Some analysts expect if the Fed cuts rates, it will go so far as to prompt China's central bank to take similar action.
"If (make that when) the Fed cuts rates then it's quite likely the PBOC will follow suit," Leland Miller, chief executive officer of China Beige Book, said in an email. The firm publishes a quarterly review of the Chinese economy based on a survey of more than 3,300 Chinese firms.
"But a benchmark interest rate cut is almost purely a symbolic move that won't affect most corporates," Miller said. He noted that "only a small subset of (state-owned enterprises) pay the benchmark rate, and most of those firms don't have to repay their loans anyway."
A Reuters poll released on Wednesday showed economists anticipate the People's Bank of China will keep its benchmark rate unchanged this year, while reducing banks' reserve requirement ratio twice in the second half of this year.

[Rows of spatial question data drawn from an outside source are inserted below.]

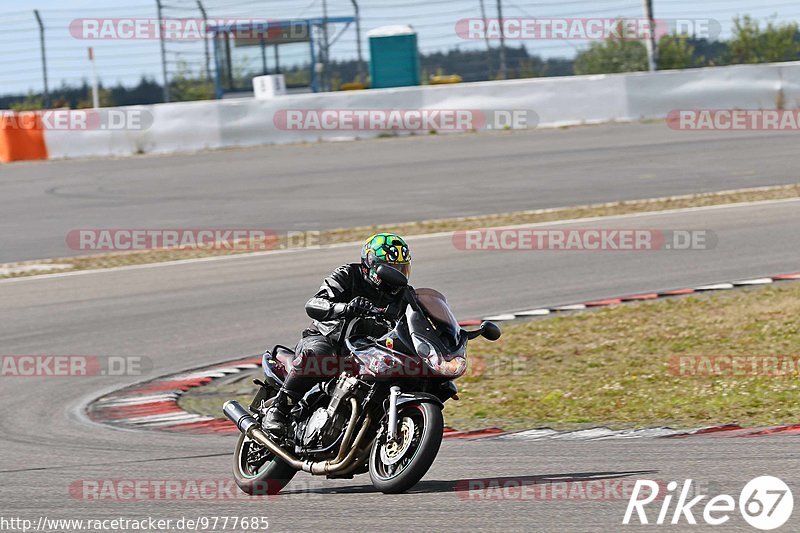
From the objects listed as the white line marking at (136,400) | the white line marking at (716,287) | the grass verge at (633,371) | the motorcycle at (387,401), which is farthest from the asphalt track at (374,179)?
the motorcycle at (387,401)

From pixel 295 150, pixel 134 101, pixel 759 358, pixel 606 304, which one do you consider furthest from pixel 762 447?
pixel 134 101

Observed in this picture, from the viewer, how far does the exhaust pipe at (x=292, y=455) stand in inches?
253

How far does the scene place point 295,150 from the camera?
25500 mm

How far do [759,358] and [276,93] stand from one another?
77.5 ft

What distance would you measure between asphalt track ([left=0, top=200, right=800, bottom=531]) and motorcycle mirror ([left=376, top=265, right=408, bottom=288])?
1.08 meters

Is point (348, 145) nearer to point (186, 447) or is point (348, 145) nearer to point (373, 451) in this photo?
point (186, 447)

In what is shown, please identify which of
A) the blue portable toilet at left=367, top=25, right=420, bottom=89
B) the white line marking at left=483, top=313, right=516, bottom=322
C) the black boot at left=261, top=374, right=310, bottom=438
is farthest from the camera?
the blue portable toilet at left=367, top=25, right=420, bottom=89

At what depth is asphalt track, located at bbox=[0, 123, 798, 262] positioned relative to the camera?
1928cm

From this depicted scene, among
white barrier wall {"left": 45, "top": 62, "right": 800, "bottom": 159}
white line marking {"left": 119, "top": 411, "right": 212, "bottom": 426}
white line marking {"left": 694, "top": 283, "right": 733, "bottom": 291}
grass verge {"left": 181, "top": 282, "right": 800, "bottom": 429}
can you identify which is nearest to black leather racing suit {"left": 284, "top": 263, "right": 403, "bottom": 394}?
grass verge {"left": 181, "top": 282, "right": 800, "bottom": 429}

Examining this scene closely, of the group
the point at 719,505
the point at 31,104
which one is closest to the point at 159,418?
the point at 719,505

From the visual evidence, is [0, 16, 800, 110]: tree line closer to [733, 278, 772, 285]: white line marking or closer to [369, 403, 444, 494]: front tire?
[733, 278, 772, 285]: white line marking

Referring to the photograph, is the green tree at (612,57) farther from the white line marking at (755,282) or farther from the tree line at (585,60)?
the white line marking at (755,282)

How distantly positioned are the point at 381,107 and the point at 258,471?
778 inches

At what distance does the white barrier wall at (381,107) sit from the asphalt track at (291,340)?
8.39m
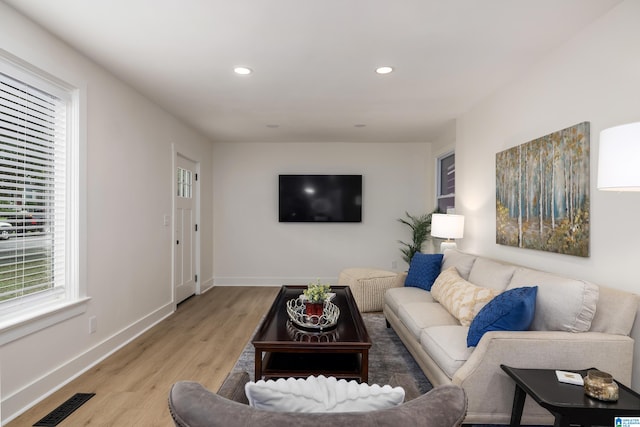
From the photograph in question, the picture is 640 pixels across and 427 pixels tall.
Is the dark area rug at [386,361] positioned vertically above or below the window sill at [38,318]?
below

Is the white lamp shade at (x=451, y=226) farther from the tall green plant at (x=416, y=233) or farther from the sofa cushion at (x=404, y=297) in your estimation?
the tall green plant at (x=416, y=233)

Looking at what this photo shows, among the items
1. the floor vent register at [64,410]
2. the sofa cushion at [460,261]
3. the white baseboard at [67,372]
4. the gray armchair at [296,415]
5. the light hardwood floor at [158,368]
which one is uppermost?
the gray armchair at [296,415]

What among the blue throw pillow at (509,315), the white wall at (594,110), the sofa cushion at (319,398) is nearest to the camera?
the sofa cushion at (319,398)

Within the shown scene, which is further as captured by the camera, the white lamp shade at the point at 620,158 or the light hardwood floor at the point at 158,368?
the light hardwood floor at the point at 158,368

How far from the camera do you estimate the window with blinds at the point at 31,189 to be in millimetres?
2224

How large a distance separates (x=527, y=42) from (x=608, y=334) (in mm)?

While easing monetary policy would help support growth, Beijing has also turned to fiscal tools such as tax cuts to boost the economy in the latest round of stimulus.
However, Larry Hu, chief China economist at Macquarie, said he does not expect the Chinese central bank to follow the Fed in cutting the benchmark interest rate, since economic data doesn't indicate enough of a slowdown to warrant a major policy change right now.
"In the US, it's significant for the Fed to cut rate(s)," Hu said in a note Wednesday. "But in China, stimulating infra(structure) and property ... is what really matters."
Instead, he anticipates policymakers will wait until the fourth quarter to possibly cut the benchmark rate, or take some similar action. China's benchmark 1-year lending rate has stayed the same since 2015, Hu noted.
Reuters' poll showed China's economic growth is expected to slow to a 29-year low of 6.2% this year, amid uncertainty from the ongoing trade dispute with the U.S.